Navigation


Guided Study: Crowd Counting Project

AT-A-GLANCE: Crowd Counting is a common and practical measurement nowadays. The crowd counting is defined as the technique to estimate the number of detected people. As humans cannot accurately measure the number of people in a detected scene quickly, especially when a tremendous amount of people is crammed inside a screen, the use of deep learning and computer vision can greatly increase the efficiency and reduce the error rate. Under the development of computer vision related technology, the use of convolutional neural networks (CNN) would be useful to train the model to learn the characteristics of images in order to generate a density map, which is useful in predicting and estimating the crowd number. This project adapts this state-of-art network method - Dilated Convolutional Neural Networks - with three steps: generate ground truth density map using the given dataset; train the model with data; make the prediction and test the results. To go through the entire application, this paper depicts from the background of the project, including the comparison of possible approaches, to the design and implementation, with the help of the dataset CityStreet provided by the City University of Hong Kong. This also serves as my first computer vision related project.

Deliverables

Reflection

As a beginner of Computer Vision, it is my greatest attitude to my supervisor in bringing the brief concepts and ideas for the use of techniques. Hence, thank you Zhang Qi, the proposer of the CityStreet dataset, for providing me the detailed information of the dataset; as well as Jia Wan in teaching the coding skills face-to-face under this critical period of time. Most importantly, I am grateful towards Prof. Antoni Chan's support to my project. Without the weekly meeting and updates, I would never understand the wondrous computer vision project.
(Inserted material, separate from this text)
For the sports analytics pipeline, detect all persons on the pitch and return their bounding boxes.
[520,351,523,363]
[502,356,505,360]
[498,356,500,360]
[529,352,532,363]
This project was originally set to be the social distancing violation map. It is an essential issue nowadays under the pandemic. It provides practical usage for authorities to control and it is conducive to safeguard public health. While counting objects and distinguishing distances are relatively effortless for human-being; it can still be complicated due to the classification between shapes and objects for computer vision algorithms. Lamentably, due to the time and knowledge limitation, that I am new to this field, I was not able to finish the social distance violation map project. However, it is my firm belief that I will continue the study later on. The proposed social distance violation map is generated with four steps: firstly,use the camera distance to calculate the size of the image patch in real meters, which is the transformation between images to reality; secondly, estimate the people count from the density map in the given image patch; next, calcualte the people density in count per meter square from the people count and image patch size; finally, threshold the people density accordingly to get the social distance violation map. By generating the thresholded ground-truth density map, which is the ground-truth dot annotation with nearest neighbor distance, a violation map can be produced. The method is a transformation between the physical world and the image world.